Exactly reproduce the lines beginning with the line that includes "How much separation" and ending with the last line of the data.

Saved data entries →
** START **

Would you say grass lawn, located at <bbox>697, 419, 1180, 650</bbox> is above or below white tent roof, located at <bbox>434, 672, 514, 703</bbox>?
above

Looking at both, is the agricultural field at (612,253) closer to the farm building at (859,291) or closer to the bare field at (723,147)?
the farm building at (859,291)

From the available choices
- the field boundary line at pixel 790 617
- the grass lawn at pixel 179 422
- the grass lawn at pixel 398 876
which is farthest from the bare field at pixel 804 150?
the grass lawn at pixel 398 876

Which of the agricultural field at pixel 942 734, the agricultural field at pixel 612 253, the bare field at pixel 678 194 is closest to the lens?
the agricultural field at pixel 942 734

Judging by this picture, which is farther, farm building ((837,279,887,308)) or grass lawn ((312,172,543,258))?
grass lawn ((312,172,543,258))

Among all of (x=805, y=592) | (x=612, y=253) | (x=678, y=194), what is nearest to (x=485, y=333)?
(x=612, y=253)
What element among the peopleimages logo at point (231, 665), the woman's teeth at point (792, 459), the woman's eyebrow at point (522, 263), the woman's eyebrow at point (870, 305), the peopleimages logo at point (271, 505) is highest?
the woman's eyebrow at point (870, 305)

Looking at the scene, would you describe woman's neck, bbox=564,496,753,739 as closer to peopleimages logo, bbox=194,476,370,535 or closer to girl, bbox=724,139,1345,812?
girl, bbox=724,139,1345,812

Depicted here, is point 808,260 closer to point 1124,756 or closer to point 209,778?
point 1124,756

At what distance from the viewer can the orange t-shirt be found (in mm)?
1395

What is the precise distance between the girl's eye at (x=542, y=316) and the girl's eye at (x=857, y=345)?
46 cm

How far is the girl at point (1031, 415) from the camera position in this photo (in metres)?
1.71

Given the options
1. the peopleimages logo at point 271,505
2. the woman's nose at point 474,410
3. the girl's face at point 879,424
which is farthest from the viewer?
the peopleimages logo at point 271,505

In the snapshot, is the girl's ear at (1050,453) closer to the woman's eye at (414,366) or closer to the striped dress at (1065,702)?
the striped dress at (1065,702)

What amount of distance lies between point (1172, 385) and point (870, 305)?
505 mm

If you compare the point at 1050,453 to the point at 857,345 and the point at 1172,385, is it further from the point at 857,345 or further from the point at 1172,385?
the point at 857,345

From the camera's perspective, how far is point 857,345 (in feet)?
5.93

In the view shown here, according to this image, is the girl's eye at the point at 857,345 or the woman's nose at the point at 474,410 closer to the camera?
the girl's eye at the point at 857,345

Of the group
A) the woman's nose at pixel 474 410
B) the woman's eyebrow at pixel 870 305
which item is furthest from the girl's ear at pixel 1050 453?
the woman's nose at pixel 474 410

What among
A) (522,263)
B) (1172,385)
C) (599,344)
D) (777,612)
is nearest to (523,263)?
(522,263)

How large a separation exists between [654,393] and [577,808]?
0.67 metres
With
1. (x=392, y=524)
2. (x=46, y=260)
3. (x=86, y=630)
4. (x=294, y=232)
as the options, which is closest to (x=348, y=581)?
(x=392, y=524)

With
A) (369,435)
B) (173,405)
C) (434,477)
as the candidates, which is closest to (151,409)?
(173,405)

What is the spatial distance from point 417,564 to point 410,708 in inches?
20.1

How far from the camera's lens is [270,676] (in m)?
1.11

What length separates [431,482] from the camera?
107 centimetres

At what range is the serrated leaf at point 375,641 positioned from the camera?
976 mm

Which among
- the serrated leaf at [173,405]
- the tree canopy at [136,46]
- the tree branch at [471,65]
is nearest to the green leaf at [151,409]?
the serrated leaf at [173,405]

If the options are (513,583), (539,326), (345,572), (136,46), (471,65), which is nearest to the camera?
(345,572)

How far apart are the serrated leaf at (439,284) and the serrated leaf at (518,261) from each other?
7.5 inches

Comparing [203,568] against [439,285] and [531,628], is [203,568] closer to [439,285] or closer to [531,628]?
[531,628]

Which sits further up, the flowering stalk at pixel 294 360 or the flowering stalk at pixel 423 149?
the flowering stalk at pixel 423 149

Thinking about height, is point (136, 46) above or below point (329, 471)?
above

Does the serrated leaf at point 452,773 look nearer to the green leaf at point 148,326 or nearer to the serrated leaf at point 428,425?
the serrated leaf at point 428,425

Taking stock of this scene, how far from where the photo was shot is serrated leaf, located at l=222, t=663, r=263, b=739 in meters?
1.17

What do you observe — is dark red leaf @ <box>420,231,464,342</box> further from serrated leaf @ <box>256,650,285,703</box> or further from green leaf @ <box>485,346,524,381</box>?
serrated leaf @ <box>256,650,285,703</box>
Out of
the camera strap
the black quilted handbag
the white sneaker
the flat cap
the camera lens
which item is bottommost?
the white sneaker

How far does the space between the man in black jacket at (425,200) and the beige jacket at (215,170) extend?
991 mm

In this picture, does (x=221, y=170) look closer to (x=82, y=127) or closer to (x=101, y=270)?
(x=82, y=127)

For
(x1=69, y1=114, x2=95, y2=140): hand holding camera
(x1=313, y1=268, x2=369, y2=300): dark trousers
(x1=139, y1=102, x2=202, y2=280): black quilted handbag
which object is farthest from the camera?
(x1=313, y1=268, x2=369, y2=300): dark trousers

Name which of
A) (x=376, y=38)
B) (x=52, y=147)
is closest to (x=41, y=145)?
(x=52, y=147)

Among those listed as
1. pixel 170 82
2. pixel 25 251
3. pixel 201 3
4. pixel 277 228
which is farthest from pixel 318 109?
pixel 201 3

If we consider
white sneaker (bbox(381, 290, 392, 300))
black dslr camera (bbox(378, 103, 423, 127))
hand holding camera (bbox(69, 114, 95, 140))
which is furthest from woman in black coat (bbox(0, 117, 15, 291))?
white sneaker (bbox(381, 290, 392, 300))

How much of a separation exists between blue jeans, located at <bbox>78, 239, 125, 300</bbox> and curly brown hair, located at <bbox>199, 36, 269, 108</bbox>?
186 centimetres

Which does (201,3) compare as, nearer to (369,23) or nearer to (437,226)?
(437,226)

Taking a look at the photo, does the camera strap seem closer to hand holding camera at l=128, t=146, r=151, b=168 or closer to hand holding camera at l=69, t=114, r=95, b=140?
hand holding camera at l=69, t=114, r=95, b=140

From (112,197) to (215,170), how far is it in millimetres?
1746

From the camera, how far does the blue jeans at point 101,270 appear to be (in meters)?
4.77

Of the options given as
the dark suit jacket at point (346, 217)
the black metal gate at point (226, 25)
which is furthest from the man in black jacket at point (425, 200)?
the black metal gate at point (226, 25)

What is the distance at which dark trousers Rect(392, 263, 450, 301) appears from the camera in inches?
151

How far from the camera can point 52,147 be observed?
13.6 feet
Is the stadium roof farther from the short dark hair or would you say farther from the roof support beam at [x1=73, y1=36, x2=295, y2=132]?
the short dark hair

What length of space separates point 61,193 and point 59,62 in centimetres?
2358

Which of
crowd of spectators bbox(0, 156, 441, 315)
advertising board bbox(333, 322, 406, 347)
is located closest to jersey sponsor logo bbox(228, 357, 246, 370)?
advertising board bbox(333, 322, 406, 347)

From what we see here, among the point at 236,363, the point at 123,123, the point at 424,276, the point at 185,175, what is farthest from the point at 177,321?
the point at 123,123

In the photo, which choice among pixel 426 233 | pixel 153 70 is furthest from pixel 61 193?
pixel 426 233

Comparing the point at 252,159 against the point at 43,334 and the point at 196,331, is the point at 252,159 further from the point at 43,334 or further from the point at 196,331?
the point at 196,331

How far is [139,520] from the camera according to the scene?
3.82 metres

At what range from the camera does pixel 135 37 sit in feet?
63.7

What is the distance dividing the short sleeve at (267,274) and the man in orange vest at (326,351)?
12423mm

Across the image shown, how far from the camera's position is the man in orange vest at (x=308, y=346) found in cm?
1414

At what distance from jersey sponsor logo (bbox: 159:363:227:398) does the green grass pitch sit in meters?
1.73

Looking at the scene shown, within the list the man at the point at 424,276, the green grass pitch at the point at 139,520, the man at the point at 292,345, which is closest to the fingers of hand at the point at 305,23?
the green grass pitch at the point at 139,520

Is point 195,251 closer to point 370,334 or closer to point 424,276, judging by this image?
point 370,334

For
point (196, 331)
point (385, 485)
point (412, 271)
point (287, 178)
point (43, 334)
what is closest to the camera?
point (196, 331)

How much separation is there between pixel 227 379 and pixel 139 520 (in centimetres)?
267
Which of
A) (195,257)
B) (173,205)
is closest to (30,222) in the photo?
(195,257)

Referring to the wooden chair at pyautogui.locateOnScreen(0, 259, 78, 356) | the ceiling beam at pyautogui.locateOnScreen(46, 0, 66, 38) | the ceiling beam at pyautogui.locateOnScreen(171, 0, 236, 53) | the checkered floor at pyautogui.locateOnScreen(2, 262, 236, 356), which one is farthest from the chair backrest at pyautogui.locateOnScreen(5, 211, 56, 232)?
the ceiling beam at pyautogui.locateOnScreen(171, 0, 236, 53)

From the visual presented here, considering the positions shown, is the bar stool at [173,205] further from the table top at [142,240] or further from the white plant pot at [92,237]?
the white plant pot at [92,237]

** END **

FINAL ANSWER →
How much separation is there between pixel 227 379 and pixel 139 520 (in centimetres)?
267
Which of
A) (195,257)
B) (173,205)
is closest to (30,222) in the photo?
(195,257)

Referring to the wooden chair at pyautogui.locateOnScreen(0, 259, 78, 356) | the ceiling beam at pyautogui.locateOnScreen(46, 0, 66, 38) | the ceiling beam at pyautogui.locateOnScreen(171, 0, 236, 53) | the checkered floor at pyautogui.locateOnScreen(2, 262, 236, 356), which one is farthest from the chair backrest at pyautogui.locateOnScreen(5, 211, 56, 232)?
the ceiling beam at pyautogui.locateOnScreen(171, 0, 236, 53)

From the visual presented here, considering the positions shown, is the bar stool at [173,205] further from the table top at [142,240] or further from the white plant pot at [92,237]?
the white plant pot at [92,237]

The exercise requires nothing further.